**Enunciado:** Reproduce sin cambios el tramo del listado que va desde la línea que contiene "How far apart" hasta el final del listado, con ambos extremos incluidos.

**Datos para usar:**
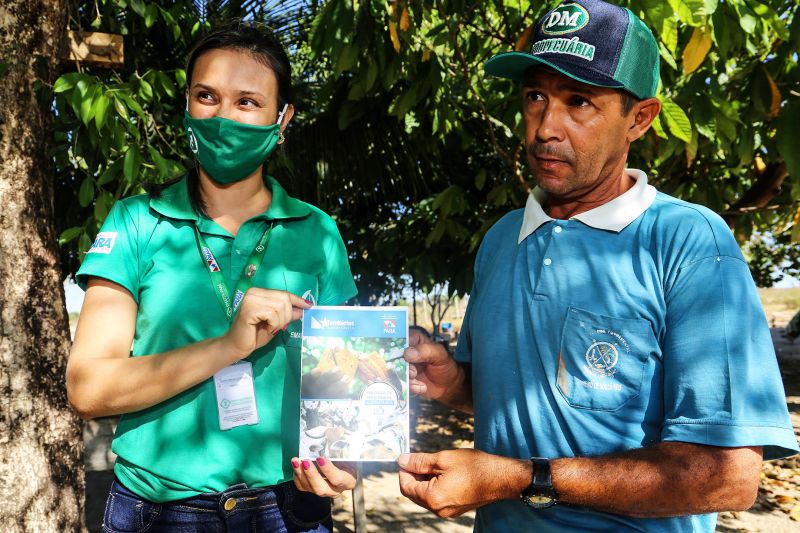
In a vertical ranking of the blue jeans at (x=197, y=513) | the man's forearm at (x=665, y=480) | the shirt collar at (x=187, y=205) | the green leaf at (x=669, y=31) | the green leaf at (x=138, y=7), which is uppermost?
the green leaf at (x=138, y=7)

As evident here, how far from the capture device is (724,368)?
51.4 inches

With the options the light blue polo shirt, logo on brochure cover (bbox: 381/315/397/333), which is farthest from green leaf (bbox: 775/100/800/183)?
logo on brochure cover (bbox: 381/315/397/333)

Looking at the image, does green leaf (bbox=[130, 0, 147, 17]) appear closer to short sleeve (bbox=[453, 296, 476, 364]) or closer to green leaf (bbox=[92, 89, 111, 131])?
green leaf (bbox=[92, 89, 111, 131])

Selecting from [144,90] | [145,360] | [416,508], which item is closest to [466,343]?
[145,360]

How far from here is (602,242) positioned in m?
1.54

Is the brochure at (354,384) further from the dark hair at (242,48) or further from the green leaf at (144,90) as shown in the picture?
the green leaf at (144,90)

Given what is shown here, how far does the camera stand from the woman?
155 centimetres

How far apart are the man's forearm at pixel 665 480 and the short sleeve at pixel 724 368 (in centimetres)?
4

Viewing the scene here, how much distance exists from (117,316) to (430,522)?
4506 mm

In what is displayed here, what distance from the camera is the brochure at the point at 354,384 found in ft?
5.33

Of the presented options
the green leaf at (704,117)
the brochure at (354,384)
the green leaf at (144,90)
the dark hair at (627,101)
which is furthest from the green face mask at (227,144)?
the green leaf at (704,117)

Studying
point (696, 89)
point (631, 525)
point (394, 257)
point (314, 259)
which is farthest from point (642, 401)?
point (394, 257)

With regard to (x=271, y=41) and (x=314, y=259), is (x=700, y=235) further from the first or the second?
(x=271, y=41)

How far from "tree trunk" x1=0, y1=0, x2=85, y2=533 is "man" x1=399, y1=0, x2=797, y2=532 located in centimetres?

**Respuesta a la tarea:**
How far apart are the man's forearm at pixel 665 480 and the short sleeve at pixel 724 368 (in centimetres)?
4

Viewing the scene here, how much distance exists from (117,316) to (430,522)?
4506 mm

In what is displayed here, what distance from the camera is the brochure at the point at 354,384 found in ft?
5.33

Of the presented options
the green leaf at (704,117)
the brochure at (354,384)
the green leaf at (144,90)
the dark hair at (627,101)
which is furthest from the green face mask at (227,144)?
the green leaf at (704,117)

Studying
point (696, 89)
point (631, 525)
point (394, 257)
point (314, 259)
which is farthest from point (642, 401)?
point (394, 257)

With regard to (x=271, y=41) and (x=314, y=259), is (x=700, y=235) further from the first or the second?
(x=271, y=41)

How far from "tree trunk" x1=0, y1=0, x2=85, y2=533 is "man" x1=399, y1=0, x2=797, y2=532 located in centimetres?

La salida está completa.